A new state report covering Connecticut hospitals found that the number of adverse events in hospitals and other healthcare facilities reached 500 in 2013 i.e. double the number of 244 incidents reported in 2012. When it comes to surgical adverse events, there is a large increase in perforation during surgery. The number of patients harmed by perforations during surgical procedures reached 79 in 2013 compared to 55 in 2012. Around half of the perforations that seriously injured or killed patients occurred during colonoscopies, while others occurred during endoscopies, hernia repair or other surgical procedures.
The report also states the number of wrong-site surgeries has also increased from 9 to 13. Accurate surgical reports are necessary to prevent surgical errors. No matter how well a surgical procedure is performed, an incomplete or inaccurate operative report can lead to flawed decision-making by follow-up medical teams. The increasing error rates imply that there is a growing need to improve the accuracy of surgical reports. An accurate surgical report significantly impacts aftercare and outcomes and is critical to patient care.

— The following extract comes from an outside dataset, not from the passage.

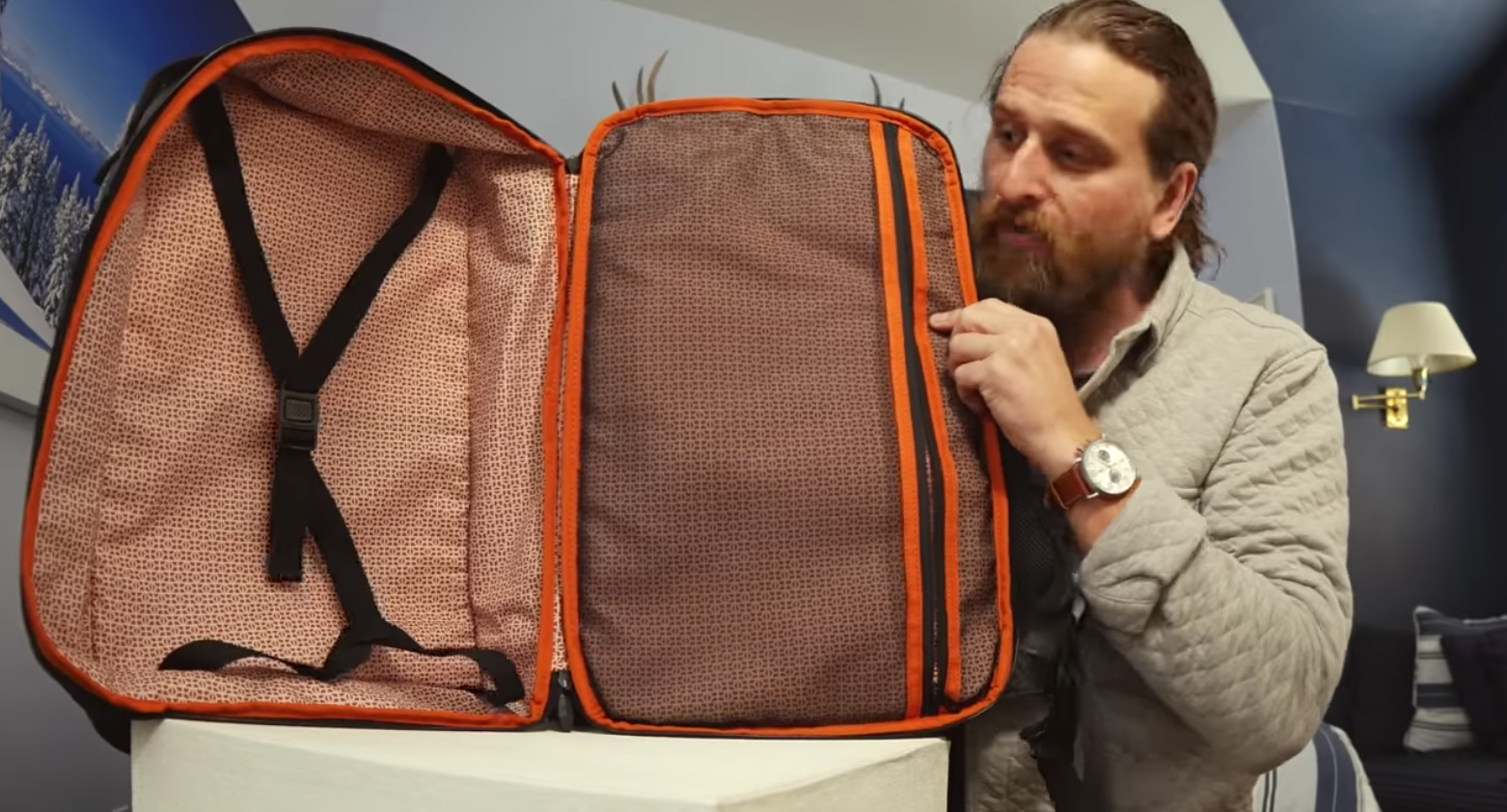 Chase Reeves reviewing the expandable luggage compartment on the Knack Pack backpack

The accurate data within a surgical report will help you improve surgical processes, identify problem areas within your facility and better explain treatment decisions.
Tips to Enhance the Accuracy of Surgical Reports
- Record Data Immediately after Surgery – The important information will be clearer in the surgeon’s mind just after the surgical procedure rather than hours or days later. Implement a system that allows surgeons to easily record critical data when it is fresh. This will reduce the chance of omissions or misremembered details.
- Employ Clear and Consistent Format – Each surgeon’s reports may be a bit different. Ensure that all your reports are in a clear and consistent format. This will help you identify errors and solve them immediately. Otherwise, you will have to study each and every report. This will be time-consuming and there will be a greater chance to overlook errors.
- Control Data Entry – Illegible handwriting, unclear speech, an uncommon manner of phrasing or even a typographical error can make the records confusing. Make sure that the data entry method you choose can bring you accurate results.
EMR Transcription with Quality Assurance
Rather than traditional transcription that involves simply transcribing the dictated surgical notes into operative reports, EMR-based transcription with thorough quality checking is more effective to ensure the accuracy of surgical reports. This method involves transcribing the surgeon’s dictations (recorded right after the surgery) with the help of professional transcriptionists, thoroughly checking the quality of the transcribed data with proofreaders and editors and finally populating the accurate data into corresponding EMR fields utilizing the latest advanced technology. This will ensure that accurate data is entered into your EMR system in the first place and very effectively address data entry issues.
Synoptic reporting with responsive templates is another effective method. However, if you are not choosing the right synoptic software, it can create a number of issues that would impair the accuracy of the surgical reports and cause delay in turnaround times.